In una sera d’inverno del 2013, ad Ascona in Svizzera, il giurista-filosofo Pietro Barcellona lanciò un grido d’allarme agli intellettuali invitati dalla prestigiosa Fondazione Eranos: «L’ideologia delle neuroscienze ci sta espropriando dell’anima». Detta da un filosofo che era stato deputato del Pci e che aveva vissuto il comunismo come una religione, la frase non poteva cadere nel vuoto. Barcellona era stato invitato a tenere una relazione alla sessione annuale delle “Eranos-JungLectures” che proprio quell’anno avevano per tema “L’anima ai tempi delle neuroscienze”. Fabio Merlini, il presidente della Fondazione, ricorda che il professore abbandonò il testo scritto che aveva preparato e cominciò a parlare a cuore aperto, offrendo ai presenti una testimonianza di vita e di pensiero. Pochi mesi dopo, il 6 settembre 2013, Pietro Barcellona sarebbe morto, logorato da una inarrestabile malattia.
Ma su quelle intuizioni espresse ad Ascona, il filosofo catanese continuò a lavorare fino all’estate realizzando un saggio, L’anima smarrita, che esce postumo per i tipi di Rosenberg&Sellier (2015).
L’intuizione di Barcellona è semplice e drammatica: l’essere umano nel mondo delle neuroscienze è ridotto a un automa, a «un registratore di cassa, connesso via Internet a una contabilità generale», così diventa una «macchina per sopravvivere senza vivere».
L’anima, infatti, è la “porta del mistero”, ma se la azzeriamo escludiamo dall’orizzonte umano le idee stesse di soggettività, libertà e responsabilità, mettendo in discussione lo statuto antropologico.

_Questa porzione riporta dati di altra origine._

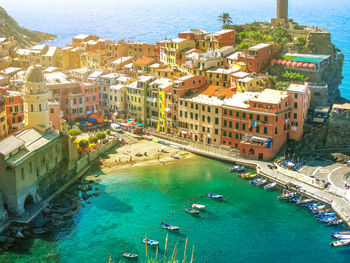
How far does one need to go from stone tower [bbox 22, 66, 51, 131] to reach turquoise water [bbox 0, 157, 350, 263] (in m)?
13.4

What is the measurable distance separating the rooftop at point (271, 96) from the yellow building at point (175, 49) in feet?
101

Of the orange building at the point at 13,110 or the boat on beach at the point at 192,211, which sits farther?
the orange building at the point at 13,110

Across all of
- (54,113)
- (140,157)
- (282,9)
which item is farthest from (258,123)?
(282,9)

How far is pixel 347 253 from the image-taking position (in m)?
56.8

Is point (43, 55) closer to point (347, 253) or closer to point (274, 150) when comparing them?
point (274, 150)

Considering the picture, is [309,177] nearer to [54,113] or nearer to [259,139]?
[259,139]

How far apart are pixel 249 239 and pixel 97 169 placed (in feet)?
102

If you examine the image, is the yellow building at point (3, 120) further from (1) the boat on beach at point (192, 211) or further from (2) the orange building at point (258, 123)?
(2) the orange building at point (258, 123)

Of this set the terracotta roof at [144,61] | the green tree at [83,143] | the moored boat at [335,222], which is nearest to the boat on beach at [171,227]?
the moored boat at [335,222]

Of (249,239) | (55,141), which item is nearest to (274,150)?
(249,239)

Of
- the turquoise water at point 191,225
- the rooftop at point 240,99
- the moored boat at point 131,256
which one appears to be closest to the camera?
the moored boat at point 131,256

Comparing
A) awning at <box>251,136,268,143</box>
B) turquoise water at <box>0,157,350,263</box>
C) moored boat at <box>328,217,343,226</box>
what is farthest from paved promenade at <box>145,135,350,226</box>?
turquoise water at <box>0,157,350,263</box>

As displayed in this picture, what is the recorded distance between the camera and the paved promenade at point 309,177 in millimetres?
66581

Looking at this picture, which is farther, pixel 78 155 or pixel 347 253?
pixel 78 155
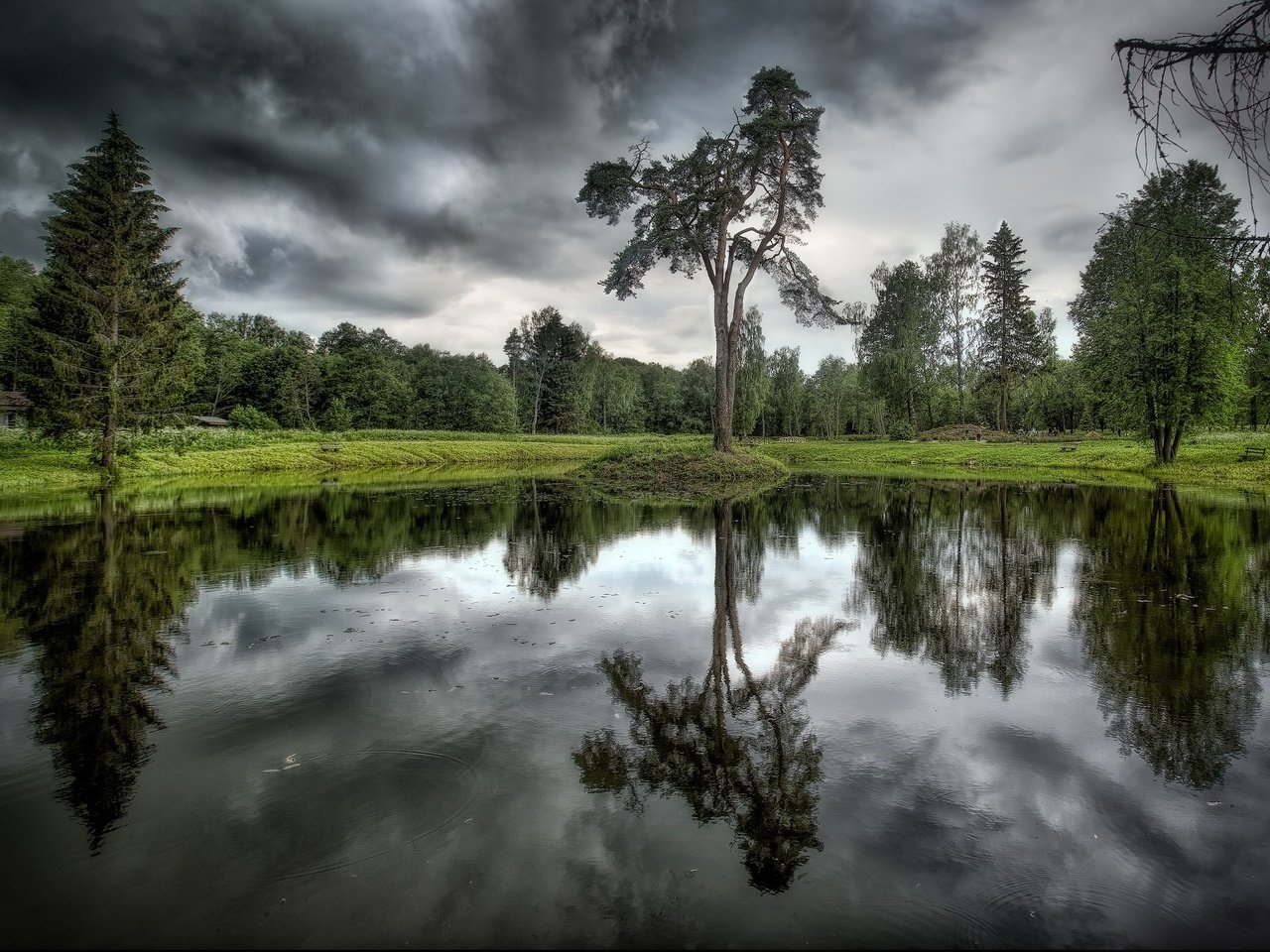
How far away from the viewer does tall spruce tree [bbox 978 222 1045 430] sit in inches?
1927

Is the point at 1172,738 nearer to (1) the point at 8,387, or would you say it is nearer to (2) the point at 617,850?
(2) the point at 617,850

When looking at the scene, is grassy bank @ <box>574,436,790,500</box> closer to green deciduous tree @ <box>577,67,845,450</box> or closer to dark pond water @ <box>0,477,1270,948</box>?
Result: green deciduous tree @ <box>577,67,845,450</box>

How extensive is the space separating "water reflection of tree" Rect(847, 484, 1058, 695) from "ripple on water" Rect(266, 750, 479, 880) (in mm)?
4367

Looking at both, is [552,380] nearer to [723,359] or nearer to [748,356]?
[748,356]

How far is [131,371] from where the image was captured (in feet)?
87.6

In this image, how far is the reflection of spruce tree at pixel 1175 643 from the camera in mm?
4465

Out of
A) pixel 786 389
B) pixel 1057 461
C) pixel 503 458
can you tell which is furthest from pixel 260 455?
pixel 786 389

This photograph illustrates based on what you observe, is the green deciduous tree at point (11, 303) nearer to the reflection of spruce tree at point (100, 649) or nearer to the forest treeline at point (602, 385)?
the forest treeline at point (602, 385)

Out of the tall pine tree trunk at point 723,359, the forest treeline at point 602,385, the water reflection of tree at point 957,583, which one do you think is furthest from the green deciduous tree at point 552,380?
the water reflection of tree at point 957,583

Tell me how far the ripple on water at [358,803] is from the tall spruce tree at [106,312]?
29.6 m

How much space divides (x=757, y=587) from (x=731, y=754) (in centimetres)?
487

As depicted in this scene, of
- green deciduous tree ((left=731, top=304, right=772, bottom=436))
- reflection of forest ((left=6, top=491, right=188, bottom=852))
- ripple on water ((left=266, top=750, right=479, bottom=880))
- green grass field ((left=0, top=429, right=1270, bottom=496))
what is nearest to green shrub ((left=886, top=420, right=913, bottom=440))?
green grass field ((left=0, top=429, right=1270, bottom=496))

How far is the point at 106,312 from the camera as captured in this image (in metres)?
26.9

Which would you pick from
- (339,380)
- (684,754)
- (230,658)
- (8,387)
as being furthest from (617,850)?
(339,380)
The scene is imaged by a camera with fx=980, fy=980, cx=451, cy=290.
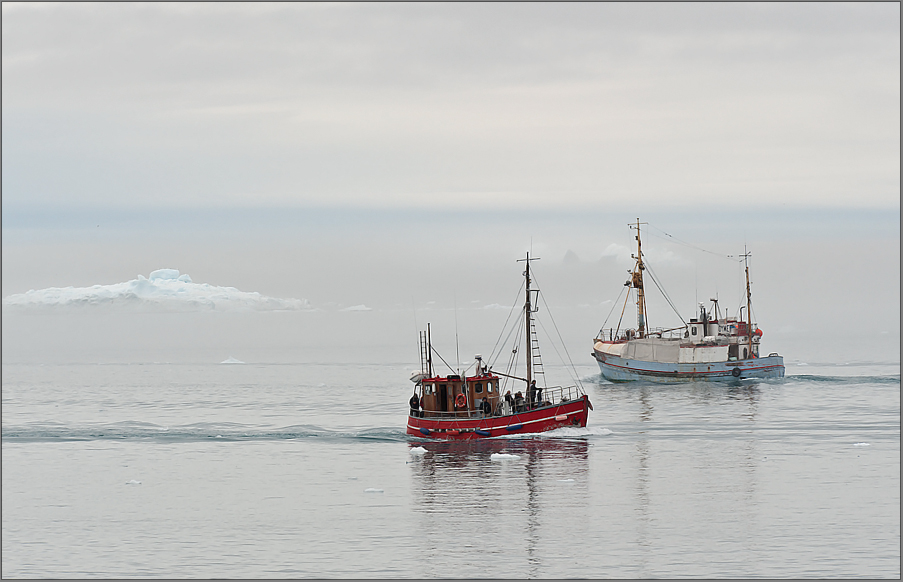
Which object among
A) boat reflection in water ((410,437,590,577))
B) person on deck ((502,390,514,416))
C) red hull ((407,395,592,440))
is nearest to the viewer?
boat reflection in water ((410,437,590,577))

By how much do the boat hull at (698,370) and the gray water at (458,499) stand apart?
1158 inches

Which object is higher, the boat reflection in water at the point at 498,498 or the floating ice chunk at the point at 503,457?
the floating ice chunk at the point at 503,457

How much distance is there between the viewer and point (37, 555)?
34594 millimetres

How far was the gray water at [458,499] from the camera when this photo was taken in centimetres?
3259

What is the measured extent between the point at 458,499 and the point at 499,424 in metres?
17.5

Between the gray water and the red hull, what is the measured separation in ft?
3.16

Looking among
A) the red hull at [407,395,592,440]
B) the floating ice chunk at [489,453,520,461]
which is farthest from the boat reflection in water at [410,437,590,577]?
the red hull at [407,395,592,440]

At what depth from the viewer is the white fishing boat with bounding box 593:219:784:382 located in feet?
374

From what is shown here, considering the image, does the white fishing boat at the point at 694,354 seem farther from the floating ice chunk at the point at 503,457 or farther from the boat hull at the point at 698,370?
the floating ice chunk at the point at 503,457

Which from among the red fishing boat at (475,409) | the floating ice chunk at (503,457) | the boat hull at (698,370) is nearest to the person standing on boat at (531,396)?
the red fishing boat at (475,409)

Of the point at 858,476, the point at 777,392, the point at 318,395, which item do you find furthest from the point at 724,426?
the point at 318,395

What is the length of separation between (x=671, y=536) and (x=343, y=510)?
13.9m

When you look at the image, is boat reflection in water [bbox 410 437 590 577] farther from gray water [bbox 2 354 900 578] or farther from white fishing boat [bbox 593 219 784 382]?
white fishing boat [bbox 593 219 784 382]

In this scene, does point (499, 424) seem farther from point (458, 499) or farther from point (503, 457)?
point (458, 499)
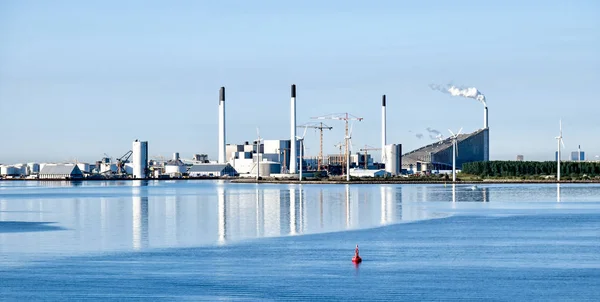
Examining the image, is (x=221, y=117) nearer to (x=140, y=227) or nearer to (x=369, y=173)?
(x=369, y=173)

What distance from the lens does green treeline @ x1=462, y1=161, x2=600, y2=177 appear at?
152500 millimetres

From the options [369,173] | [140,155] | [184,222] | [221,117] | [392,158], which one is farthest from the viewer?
[140,155]

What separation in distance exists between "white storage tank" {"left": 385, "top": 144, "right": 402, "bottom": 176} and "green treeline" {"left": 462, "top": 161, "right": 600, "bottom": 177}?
25.7m

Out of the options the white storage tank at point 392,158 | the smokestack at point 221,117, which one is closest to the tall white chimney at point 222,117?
the smokestack at point 221,117

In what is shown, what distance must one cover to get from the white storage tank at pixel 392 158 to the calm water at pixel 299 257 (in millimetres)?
128389

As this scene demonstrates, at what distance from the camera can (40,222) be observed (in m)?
46.4

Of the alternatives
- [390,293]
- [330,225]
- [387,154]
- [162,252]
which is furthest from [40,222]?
[387,154]

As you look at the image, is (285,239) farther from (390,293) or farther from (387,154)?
(387,154)

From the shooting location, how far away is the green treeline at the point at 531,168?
15250 centimetres

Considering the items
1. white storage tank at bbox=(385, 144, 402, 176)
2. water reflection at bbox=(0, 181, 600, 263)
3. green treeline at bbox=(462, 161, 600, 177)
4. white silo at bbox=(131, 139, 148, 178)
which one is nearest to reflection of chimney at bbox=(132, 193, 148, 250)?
water reflection at bbox=(0, 181, 600, 263)

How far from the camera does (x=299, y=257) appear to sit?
29391 millimetres

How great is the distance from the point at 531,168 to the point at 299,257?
131415 millimetres

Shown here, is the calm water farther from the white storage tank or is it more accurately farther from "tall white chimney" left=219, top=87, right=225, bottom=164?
the white storage tank

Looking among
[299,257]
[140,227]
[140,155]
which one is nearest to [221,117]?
[140,155]
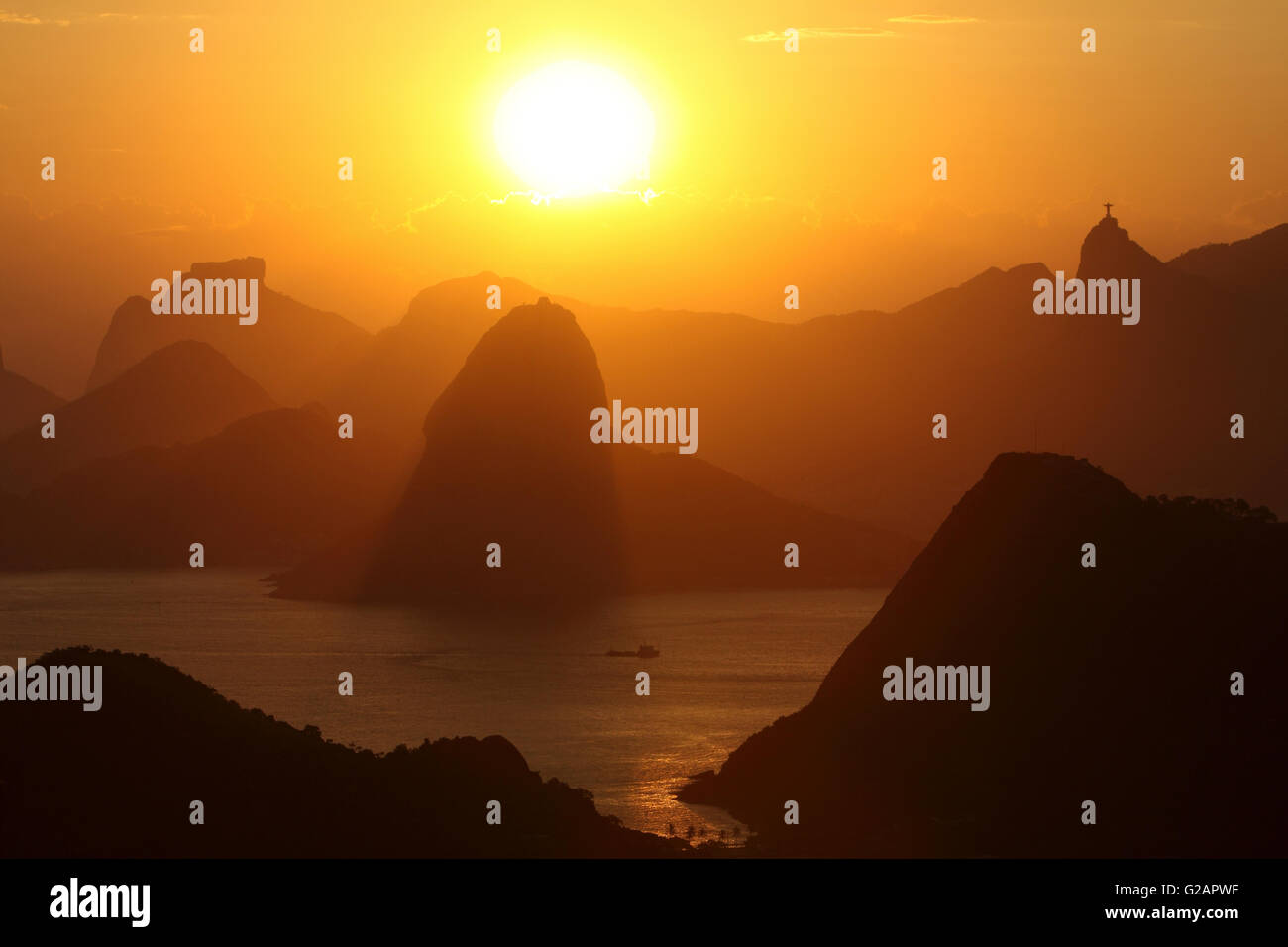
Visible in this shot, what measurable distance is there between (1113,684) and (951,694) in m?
6.61

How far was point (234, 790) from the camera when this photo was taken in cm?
5372

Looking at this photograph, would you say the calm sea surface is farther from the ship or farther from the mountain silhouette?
the mountain silhouette

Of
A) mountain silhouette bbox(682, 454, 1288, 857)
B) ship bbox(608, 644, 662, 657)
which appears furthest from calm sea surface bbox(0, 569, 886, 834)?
mountain silhouette bbox(682, 454, 1288, 857)

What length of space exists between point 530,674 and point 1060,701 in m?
78.5

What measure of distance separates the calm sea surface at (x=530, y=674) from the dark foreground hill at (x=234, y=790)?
9.52ft

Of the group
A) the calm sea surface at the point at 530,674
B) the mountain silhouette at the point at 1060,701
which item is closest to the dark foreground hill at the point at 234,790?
the calm sea surface at the point at 530,674

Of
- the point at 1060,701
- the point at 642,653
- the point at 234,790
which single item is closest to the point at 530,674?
the point at 642,653

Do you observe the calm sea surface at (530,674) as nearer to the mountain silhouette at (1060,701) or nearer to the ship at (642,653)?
the ship at (642,653)

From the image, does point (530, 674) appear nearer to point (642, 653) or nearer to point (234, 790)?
point (642, 653)

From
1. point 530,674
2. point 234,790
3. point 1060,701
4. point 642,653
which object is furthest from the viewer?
point 642,653

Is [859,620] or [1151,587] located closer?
[1151,587]

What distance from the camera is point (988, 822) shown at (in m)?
60.1
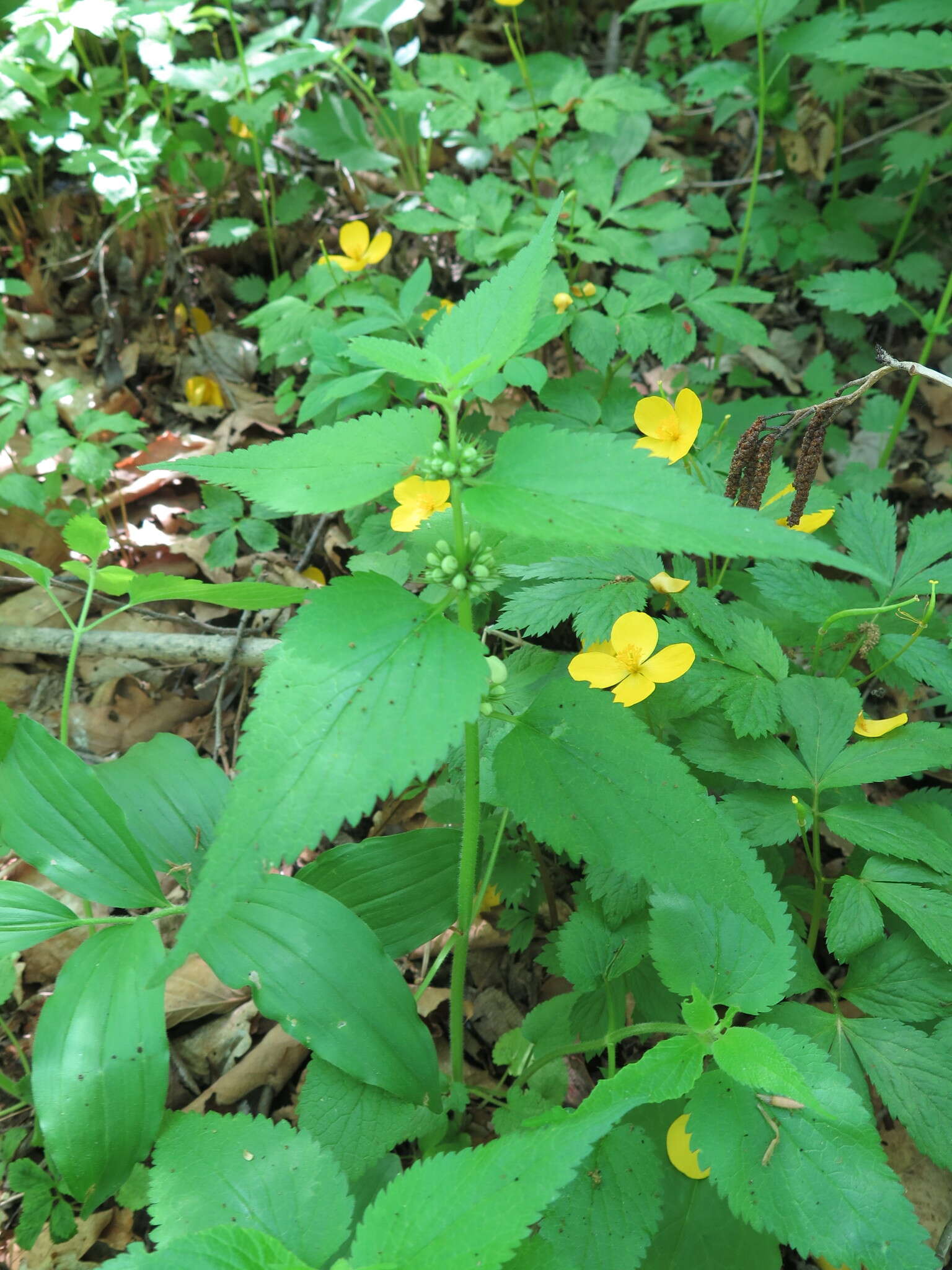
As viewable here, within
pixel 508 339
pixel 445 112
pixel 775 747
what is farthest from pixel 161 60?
pixel 775 747

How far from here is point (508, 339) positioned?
109cm

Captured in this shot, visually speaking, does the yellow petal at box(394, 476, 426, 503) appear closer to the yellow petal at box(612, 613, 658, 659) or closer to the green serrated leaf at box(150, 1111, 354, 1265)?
the yellow petal at box(612, 613, 658, 659)

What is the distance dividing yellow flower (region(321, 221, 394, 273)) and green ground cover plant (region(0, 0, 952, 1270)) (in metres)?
0.03

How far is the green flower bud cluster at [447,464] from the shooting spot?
1.08m

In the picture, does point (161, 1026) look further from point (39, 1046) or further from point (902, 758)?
point (902, 758)

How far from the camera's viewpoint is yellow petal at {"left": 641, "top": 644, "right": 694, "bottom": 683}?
1.49 meters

Barcellona fu appassionato cercatore di un senso della vita e della morte. E si ribellò con tutte le sue energie contro i teorici del post-umano che definiscono quella ricerca una illusione dettata dall’ignoranza. Mentre scriveva le pagine del suo saggio, Barcellona era ormai alle prese col male oscuro che lo avrebbe divorato. Ma anche, e soprattutto, nell’esperienza del dolore cercò un perché: «Il dolore — scrive — è il più grande mistero della nostra condizione, perché lega indissolubilmente la storia di ciascuno al senso dello stare al mondo». La ricerca del senso è legata alla narrazione, senza la quale «il tempo [diviene] una potenza distruttiva». Attraverso la memoria e il racconto, invece, «il tempo diventa tradizione e rapporto fra le generazioni».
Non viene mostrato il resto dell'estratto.